Deutschland: Befangenheitsantrag des Angeklagten Mehmet Yeşilçalı

In der Hauptverhandlung vom 29. Mai 2017 stellte die Verteidigung des Angeklagten Mehmet Yeşilçalı für ihren Mandanten einen Befangenheitsantrag gegen die 5 Richter und Richterinnen.

Anlass für diesen Antrag waren eine ganze Reihe von Entscheidungen und Verhaltensweisen des Gerichts, die Herr Yeşilçalı nur so werten konnte, dass das Gericht gegen ihn eine zunehmend feindliche Haltung eingenommen hat und nun versucht, seine sehr schlechte gesundheitliche Verfassung dafür auszunutzen, ihn zu einem Geständnis zu erpressen.
In der insgesamt 35 Seiten umfassenden Begründung des Ablehnungsgesuchs heißt es zusammenfassend:

„Die Haftfortdauerentscheidung des Senats vom 22. Mai 2017 stellt sich dabei für den Angeklagten Herrn Yeşilçalı als vorläufiger Schluss- und Kulminationspunkt einer Entwicklung dar, die von einer weitgehenden Missachtung und Ignoranz gegenüber seiner schweren psychischen Erkrankung geprägt ist.

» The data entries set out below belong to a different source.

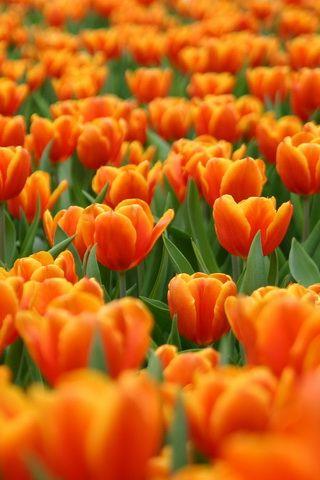 Orange Tulip Flowers iPhone Wallpaper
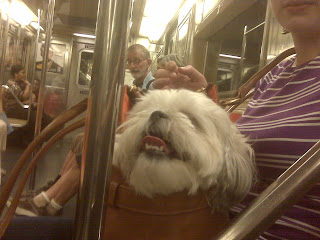 Maltese shih tzu mix on the downtown 3 train, manhattan, nyc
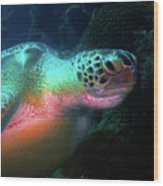 Green Sea Turtle 1 Wood Print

Neben dieser Entscheidung gibt es weitere gerichtliche Schreiben und Handlungen, die im Rahmen einer Gesamtschau geeignet sind, bei dem Angeklagten Herrn Yeşilçalı Misstrauen in die Unparteilichkeit des Senats zu rechtfertigen und ihn befürchten lassen, dass der Senat ihm gegenüber eine voreingenommene und teilweise feindliche Haltung eingenommen hat. Nach Kenntnisnahme des Haftfortdauerbeschlusses stellen sich diese für den Angeklagten Yesilcali einerseits als Vorbereitungshandlungen der abgelehnten Richter dar, die die Voraussetzungen des Haftfortdauerbeschlusses konstruieren sollten, andererseits als Versuche einer Geständniserpressung unter Aufrechterhaltung einer tatsächlich und rechtlich nicht gerechtfertigten Haftsituation.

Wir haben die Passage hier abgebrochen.